Chuco Relic: What the Locals Make

Ariana Ortiz
Feature Stories/NYC
4 min readMar 8, 2018

On the westernmost point of Texas, only a twenty-minute drive from the Mexican-U.S. border, El Paso’s Chuco Relic peddles local art and helps foster a sense of local pride.

“I had a customer and he was telling me ‘I was the kind of El Pasoan that didn’t really like El Paso… but your store has helped me love it, because you made me realize little things about it that are different, like the star on the mountain’,” says owner Chelsie Evaldi, recounting a patron’s story to her. “Sometimes a lot of El Pasoans forget what they have, and Chuco Relic helps them remember.”

Located at TI:ME at Montecillo, a local shopping center, Chuco Relic opened almost three years ago in a city on the precipice of great financial growth. The store used to be called Manchot (French for “penguin”) until Evaldi bought it from a friend who was moving away. Once the opportunity to move to Montecillo presented itself, Evaldi knew it was time for a rebranding that aligned with her El Pasoan pride.

“Customers would ask: why a penguin in French? What does that have to do with El Paso?” she says. “When I got the opportunity to move over, I kept thinking, I need to change the name.”

Chuco Relic came from Evaldi wanting a name with the initials “CR” — initials that she, her husband, and her children all share.

“I thought ‘chuco,’ because of course it starts with a ‘c,’ and it’s El Paso,” Evaldi says, adding that she got a lot of pushback from friends and family when she proposed the name of the store.

El Paso is often fondly known as Chuco Town, or El Chuco, a name that refers to the “Pachuco” Chicano subculture that arose in the early 1900s of impeccable street style and often, gang activity.

“It’s like an inside El Paso thing; if you know what chuco means, it’s because you’re from El Paso and you get it,” Evaldi says. “I thought, I’m gonna make it where El Pasoans can say ‘chuco’ and think of all the positive stuff, their pride for their town.”

Evaldi grew up in Juarez and El Paso, attending St. Pius and then Burges High School. She then spent time traveling as a student athlete and finance major at McMurry University in Abilene, embarking on road trips with friends, and spending her final year of college in Spain. Later, Evaldi traveled through Europe for six months after taking a break from a finance career she says she didn’t feel at home in. It was through her time traveling that her love for local art grew.

“Every time I traveled I was like ‘okay, where are the markets?

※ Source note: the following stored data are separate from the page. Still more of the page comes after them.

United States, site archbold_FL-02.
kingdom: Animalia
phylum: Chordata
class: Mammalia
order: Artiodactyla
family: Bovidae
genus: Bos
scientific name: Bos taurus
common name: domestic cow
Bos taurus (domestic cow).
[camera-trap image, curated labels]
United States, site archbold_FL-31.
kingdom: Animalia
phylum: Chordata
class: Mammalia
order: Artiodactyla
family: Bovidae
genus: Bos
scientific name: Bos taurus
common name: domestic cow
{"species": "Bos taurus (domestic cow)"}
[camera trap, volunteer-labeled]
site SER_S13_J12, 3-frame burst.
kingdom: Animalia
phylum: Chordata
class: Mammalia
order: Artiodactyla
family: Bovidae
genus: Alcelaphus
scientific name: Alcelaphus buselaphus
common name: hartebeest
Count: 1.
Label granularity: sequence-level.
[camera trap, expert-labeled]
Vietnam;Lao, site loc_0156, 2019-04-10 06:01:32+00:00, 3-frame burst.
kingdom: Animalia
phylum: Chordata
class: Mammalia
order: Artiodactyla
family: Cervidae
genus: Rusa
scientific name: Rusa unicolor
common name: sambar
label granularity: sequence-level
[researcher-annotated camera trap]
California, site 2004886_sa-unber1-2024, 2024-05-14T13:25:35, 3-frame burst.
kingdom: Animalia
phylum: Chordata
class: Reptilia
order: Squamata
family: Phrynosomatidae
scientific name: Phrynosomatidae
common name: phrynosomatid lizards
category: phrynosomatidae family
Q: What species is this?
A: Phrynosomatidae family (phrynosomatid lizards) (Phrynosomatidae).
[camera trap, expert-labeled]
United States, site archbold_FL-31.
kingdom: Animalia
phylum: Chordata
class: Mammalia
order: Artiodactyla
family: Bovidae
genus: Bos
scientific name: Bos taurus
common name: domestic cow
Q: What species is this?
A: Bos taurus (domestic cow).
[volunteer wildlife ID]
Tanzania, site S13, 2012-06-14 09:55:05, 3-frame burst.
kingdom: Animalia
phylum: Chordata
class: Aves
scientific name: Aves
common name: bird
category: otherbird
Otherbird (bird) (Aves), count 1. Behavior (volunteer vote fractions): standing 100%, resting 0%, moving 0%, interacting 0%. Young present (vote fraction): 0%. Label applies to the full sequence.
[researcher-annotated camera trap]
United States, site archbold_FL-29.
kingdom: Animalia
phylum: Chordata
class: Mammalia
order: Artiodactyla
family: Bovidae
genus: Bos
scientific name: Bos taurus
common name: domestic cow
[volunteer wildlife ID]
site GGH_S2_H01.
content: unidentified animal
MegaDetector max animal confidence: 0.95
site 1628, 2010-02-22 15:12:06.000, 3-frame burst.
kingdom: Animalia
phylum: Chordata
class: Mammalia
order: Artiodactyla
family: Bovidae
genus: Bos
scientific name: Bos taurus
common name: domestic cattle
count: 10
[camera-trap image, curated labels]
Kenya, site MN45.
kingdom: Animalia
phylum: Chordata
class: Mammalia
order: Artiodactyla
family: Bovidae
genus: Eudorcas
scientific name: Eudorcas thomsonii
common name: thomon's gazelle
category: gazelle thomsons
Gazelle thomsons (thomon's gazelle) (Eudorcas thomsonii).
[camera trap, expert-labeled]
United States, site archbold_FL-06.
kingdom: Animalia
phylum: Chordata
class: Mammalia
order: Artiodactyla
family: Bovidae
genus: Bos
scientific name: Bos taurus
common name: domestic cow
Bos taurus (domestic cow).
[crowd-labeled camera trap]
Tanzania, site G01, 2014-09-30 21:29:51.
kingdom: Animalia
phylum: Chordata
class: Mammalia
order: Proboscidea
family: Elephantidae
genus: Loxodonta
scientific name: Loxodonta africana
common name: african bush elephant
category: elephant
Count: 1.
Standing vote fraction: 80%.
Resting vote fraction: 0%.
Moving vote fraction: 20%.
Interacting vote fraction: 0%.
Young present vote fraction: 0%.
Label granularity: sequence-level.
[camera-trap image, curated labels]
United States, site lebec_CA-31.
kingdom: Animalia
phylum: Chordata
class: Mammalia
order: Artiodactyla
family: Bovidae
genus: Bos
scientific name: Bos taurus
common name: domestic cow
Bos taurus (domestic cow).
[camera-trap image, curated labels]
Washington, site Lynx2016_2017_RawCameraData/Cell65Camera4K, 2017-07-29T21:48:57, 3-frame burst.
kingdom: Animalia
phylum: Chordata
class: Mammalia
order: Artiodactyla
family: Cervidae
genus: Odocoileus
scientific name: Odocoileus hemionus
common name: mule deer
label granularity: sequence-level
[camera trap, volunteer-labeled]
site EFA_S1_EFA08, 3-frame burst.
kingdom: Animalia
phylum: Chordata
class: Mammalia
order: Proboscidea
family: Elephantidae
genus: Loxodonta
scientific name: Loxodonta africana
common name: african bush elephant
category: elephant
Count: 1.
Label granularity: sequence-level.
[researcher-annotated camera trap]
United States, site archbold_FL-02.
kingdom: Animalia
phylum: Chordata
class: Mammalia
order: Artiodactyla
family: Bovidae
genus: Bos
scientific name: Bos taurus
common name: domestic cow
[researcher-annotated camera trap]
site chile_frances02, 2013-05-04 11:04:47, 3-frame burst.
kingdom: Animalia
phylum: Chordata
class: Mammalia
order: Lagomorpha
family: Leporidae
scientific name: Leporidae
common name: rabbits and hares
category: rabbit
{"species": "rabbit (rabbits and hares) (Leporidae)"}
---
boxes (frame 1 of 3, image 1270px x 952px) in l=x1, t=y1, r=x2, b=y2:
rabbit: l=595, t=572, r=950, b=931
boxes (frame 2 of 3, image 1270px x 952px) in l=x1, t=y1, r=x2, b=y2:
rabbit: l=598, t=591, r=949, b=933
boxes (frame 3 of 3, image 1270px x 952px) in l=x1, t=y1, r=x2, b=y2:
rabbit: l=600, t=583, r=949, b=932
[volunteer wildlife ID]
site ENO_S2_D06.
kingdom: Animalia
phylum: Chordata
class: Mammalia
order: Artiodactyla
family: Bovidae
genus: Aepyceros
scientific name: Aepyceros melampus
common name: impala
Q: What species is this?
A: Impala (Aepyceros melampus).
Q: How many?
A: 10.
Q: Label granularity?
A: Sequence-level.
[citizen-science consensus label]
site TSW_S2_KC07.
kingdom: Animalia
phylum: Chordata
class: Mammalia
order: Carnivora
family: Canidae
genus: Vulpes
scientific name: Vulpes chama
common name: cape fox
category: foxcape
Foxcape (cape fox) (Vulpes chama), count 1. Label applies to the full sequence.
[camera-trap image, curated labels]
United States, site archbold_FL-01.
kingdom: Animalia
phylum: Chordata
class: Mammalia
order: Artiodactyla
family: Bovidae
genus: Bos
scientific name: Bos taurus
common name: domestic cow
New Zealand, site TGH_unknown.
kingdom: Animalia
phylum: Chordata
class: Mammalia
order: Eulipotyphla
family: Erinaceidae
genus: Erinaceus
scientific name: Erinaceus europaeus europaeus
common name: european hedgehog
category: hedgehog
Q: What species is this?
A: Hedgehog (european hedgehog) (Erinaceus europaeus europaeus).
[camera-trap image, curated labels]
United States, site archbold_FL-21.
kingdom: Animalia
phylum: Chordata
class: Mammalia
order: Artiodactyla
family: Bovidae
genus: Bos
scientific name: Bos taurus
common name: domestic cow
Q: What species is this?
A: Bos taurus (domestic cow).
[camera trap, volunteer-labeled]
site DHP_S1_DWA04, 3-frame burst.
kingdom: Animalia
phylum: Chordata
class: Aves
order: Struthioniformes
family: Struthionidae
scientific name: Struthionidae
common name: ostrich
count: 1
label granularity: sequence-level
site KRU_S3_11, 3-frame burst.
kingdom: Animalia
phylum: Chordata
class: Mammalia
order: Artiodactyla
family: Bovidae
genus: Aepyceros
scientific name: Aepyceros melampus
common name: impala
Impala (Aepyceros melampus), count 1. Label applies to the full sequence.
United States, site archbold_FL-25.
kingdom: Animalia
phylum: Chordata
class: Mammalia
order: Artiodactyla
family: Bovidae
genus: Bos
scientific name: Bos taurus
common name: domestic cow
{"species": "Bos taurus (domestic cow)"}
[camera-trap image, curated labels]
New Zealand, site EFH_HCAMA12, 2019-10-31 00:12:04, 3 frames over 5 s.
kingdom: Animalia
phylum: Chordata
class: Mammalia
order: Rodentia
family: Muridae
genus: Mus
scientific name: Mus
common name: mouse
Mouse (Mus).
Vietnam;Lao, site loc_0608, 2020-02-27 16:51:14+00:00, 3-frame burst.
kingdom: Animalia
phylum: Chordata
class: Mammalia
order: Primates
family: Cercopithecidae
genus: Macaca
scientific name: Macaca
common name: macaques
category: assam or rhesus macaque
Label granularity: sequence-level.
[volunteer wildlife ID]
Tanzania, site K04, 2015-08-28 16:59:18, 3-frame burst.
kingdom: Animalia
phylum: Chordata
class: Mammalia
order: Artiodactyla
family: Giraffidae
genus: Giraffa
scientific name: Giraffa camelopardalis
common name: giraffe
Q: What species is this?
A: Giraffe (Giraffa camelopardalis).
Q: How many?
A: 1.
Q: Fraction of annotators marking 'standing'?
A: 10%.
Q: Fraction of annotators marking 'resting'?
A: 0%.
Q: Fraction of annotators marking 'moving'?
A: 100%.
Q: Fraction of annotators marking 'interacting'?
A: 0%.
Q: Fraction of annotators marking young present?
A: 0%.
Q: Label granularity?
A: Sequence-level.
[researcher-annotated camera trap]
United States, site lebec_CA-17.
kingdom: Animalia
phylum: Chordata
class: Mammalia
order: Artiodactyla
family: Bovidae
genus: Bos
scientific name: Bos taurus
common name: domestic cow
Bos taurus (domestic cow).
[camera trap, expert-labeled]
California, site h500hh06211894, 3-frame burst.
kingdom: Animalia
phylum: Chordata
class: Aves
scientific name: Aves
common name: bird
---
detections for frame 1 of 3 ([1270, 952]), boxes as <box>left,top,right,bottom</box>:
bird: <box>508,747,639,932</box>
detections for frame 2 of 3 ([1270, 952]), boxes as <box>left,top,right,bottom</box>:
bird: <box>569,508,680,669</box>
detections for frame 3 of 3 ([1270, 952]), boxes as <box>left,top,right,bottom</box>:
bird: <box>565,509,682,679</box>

Let’s go see what people are making here,’” she says. “I feel like when you go to the markets, you meet the locals and then they’re the ones that tell you all the secrets about the best things to do. So that’s how I fell in love with handmade things, because I wanted to support the local community when I traveled, and I loved the stuff they made.”

Evaldi says Chuco Relic always introduces a new artist and a new shirt design every month.

“We have those customers that come in whenever they have a chance and we want them to have something new to look at, or a new artist to introduce to more people,” she says.

While much of the merchandise is universally appealing, inside jokes that only El Pasoans would understand also abound. One t-shirt emblazoned with “I’d eat my broccoli” is a playful reference to a commercial dating back to the ’90s and ’80s for Western Playland, El Paso’s local amusement park.

“I feel like with those little things like ‘chuco’ or ‘I’d eat my broccoli’ we’re just different in that way, that we have even our own inside language and jokes within a whole community,” Evaldi says. “I feel so honored that I get to do that, that I get to sell those inside things so people can display it proudly.”

“There’s no place like El Paso… We’re just in a perfect place because we have Juarez, the bicultural community, and then we have New Mexico, the Indian community, the Tiguas — we’re just a really cool melting pot,” she adds. “When you’re growing up here, you think it’s normal. And then you leave and you realize, whoa, El Paso’s actually amazing.”